Data records:

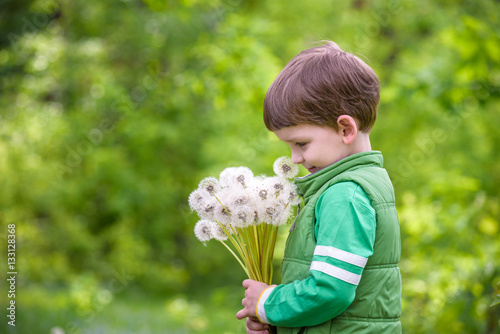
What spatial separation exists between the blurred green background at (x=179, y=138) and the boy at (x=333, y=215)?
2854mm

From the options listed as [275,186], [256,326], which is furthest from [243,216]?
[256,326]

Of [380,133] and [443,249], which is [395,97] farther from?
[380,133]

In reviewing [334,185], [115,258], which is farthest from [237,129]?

* * *

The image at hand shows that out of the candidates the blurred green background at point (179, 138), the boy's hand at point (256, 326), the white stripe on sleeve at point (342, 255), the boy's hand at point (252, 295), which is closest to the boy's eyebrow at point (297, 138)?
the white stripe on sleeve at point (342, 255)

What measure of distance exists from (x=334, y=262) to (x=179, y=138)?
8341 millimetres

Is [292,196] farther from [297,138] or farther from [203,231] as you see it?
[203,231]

Problem details:
Copy out the rows from the line with "What spatial separation" to the line with "In reviewing [334,185], [115,258], which", keeping every character unchanged.

Response to the task:
What spatial separation exists between the blurred green background at (x=179, y=138) and the boy at (x=333, y=215)?
2854mm

From the options listed as [275,186], [256,326], which is furthest from [243,216]?
[256,326]

Of [380,133] and [443,249], which is [395,97] farther from?
[380,133]

In reviewing [334,185], [115,258], which is farthest from [237,129]?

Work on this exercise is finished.